When our charity grows into true solidarity, we can light the world
Bishop John Stowe, OFM Conv.
We approach the end of a calendar year that very few people will be sorry to see close, and we have begun a new liturgical year, leading to the celebration of God’s love manifest in the Child Jesus, whose birth brings hope and light. Jesus is the fulfillment of God’s promises and incarnates God’s Word of love. While our Christmas celebrations will be different this year, the event we celebrate remains the same. Perhaps it is more meaningful than ever to remember, Emmanuel, God is with us — he never has and never will abandon us.
As the new liturgical year dawns, we begin reading a different Gospel on Sundays. The Gospel of Mark is believed to be the oldest and is the briefest of the Gospels. With an economy of words, Jesus the Messiah is presented as a man of action whose arrival on the scene changes things. Mark’s Gospel does not include a Nativity story, we will have to turn to Matthew and Luke as we do each year, but Mark does present the Messiah as God in the flesh who scares the demons and the forces of darkness because they know they are overpowered. The Advent season also prepares us for Jesus’ return in glory, and Mark’s advice is typically concise: “Watch!”
Each year as we begin another Advent, we do so with the consolation and hope of knowing that God has come into our world. But each Advent is also an invitation to ponder what it is that we still await. The Messiah has come and shown us the way; God came close to us as a helpless infant who allows us to draw close. We have not always followed the ways indicated by the Messiah, especially as he demonstrates that we are one family with one Father in heaven. The terrible year that we see coming to a close was made worse by ever-growing division over so many matters, even as a pandemic should have brought us into the greater unity needed to survive.
For what do we await this Advent? I think Pope Francis’ encyclical Fratelli Tutti (“Brothers and Sisters All”) provides a particularly appropriate meditation for this time of watching and waiting.

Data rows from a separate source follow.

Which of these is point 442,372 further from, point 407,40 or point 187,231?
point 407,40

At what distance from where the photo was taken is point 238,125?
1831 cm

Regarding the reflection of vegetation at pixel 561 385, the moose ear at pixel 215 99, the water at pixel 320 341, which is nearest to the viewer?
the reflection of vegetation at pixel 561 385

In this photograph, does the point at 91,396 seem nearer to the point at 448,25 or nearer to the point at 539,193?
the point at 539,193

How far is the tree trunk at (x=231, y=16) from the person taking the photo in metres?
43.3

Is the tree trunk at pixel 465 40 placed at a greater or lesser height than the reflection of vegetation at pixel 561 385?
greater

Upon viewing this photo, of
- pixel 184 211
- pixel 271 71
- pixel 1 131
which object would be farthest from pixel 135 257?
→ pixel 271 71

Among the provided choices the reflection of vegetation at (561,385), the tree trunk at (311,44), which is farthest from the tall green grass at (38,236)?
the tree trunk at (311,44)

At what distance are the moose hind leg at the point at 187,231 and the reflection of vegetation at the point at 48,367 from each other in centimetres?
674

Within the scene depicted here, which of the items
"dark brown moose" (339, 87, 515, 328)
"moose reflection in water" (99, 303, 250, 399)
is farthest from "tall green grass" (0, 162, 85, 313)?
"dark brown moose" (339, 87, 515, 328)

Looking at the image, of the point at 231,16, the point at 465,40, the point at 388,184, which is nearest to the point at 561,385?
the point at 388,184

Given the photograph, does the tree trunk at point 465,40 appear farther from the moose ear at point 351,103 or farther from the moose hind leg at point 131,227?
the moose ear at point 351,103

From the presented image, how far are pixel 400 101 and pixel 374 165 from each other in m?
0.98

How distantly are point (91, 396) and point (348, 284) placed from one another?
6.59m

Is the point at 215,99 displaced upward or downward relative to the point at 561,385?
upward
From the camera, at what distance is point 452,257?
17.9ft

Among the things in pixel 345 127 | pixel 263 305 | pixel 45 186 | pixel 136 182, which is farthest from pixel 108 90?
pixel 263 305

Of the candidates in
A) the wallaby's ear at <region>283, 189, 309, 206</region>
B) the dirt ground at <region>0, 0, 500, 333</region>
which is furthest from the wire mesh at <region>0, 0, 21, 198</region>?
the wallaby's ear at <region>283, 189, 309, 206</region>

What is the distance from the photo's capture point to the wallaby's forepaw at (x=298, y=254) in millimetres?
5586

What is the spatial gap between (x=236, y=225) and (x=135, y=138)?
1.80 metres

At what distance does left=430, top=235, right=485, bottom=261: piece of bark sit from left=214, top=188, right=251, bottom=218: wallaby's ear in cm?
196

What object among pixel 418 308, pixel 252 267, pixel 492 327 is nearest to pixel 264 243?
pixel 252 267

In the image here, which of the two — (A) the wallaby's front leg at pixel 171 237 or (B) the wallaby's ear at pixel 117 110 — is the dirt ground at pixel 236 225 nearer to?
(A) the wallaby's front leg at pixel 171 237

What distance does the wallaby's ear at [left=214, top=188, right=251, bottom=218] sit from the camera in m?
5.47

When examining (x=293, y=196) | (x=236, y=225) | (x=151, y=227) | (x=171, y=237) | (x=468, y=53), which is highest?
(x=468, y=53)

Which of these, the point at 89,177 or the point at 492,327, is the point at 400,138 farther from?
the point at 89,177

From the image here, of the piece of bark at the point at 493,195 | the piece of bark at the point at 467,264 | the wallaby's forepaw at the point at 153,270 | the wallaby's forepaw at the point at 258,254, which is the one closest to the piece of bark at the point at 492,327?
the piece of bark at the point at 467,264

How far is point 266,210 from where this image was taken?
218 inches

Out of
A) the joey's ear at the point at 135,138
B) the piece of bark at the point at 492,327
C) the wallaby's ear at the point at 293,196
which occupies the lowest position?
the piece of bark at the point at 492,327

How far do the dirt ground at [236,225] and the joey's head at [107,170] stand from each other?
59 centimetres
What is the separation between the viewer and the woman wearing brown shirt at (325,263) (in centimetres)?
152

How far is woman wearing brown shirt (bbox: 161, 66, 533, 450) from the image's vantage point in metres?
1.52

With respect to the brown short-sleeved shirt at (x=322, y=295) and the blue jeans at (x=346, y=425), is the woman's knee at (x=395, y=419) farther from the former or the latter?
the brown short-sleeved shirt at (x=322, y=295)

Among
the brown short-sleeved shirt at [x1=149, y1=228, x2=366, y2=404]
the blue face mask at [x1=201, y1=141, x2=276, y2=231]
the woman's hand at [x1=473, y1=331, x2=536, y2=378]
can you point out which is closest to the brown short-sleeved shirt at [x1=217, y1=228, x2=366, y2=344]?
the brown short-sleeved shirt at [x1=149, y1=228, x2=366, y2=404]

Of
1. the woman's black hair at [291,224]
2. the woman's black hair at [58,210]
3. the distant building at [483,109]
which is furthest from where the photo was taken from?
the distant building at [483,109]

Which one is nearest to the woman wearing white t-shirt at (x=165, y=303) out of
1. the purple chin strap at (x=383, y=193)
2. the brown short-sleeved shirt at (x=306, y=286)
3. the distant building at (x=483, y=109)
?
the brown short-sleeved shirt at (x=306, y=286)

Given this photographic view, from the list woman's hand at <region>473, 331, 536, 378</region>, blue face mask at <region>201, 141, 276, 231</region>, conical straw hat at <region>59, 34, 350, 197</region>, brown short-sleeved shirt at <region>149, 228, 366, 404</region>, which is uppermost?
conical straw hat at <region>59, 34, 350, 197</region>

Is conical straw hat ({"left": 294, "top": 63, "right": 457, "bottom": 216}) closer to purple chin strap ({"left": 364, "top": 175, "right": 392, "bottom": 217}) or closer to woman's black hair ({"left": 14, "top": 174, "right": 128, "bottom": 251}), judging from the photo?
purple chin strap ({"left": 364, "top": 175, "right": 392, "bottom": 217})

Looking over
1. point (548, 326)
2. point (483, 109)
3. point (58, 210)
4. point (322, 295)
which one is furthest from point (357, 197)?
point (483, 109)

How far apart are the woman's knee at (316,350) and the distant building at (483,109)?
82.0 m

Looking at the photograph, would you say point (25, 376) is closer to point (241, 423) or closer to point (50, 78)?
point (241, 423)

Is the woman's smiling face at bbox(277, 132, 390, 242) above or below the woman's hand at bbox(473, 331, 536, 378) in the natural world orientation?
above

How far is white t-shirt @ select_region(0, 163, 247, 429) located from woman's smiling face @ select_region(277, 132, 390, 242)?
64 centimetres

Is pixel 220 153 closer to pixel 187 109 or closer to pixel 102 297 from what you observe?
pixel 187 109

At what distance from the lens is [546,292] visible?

The encyclical begins with a gloom and darkness that are appropriate for December’s shorter days, and as our weariness from the pandemic continues to weigh on us. His first chapter is entitled “Dark Clouds over a Closed World,” and he points out how so many efforts at greater unity in the human family in recent decades have seemingly been reversed, all while selfishness and nationalism are on the rise. For all of the talk of globalization and an ever smaller world, the pope notes that we may have become neighbors but do not recognize our relationships as brothers and sisters. We don’t even act neighborly. For all our hyper-connectivity, the pope says, we are fragmented in ways that make it difficult to solve the problems that affect us all.
The pope knows that this darkness is passing and, as Christ’s representative, he is and must be a messenger of hope. Despite the bleakness around, God continues to sow the seeds of goodness. We only need to look at those who selflessly sacrificed their own health to serve others throughout the pandemic as signs of this goodness. We have ever greater opportunities for expanding spheres of relationships and to become “neighborly” in the way the foreign Samaritan did when he came across a stranger beaten up in the road and tended to his needs.
Advent and Christmas typically bring out our spirit of generosity. The pope tells us that when that generosity is truly exercised as charity, as love, we have what it takes to change the world for the better. Charity can allow good habits, like our end-of-the-year giving, to become moral values. When our generosity is mixed with a greater awareness of the great worth of each human being and when we turn that generosity towards the common good of all, we are helping to light the darkness. We are called to the higher virtue of solidarity, which the pope describes as more than sporadic generosity because it forms us into a community. Solidarity is born of conversion. If we take Jesus’ words and example to heart, we will make our hearts open to the whole world.
In Advent we listen to the prophets: those of old who prepared the way of the Lord, and those like Pope Francis who is striving to form us as the family God intends us to be. The prophet Isaiah dreamed of the day of the Lord, when natural enemies like lions and lambs could lie down together, and nations would use their resources to feed the world rather than fashion weapons. That dream becomes real when we take it seriously and walk in the light of the Lord.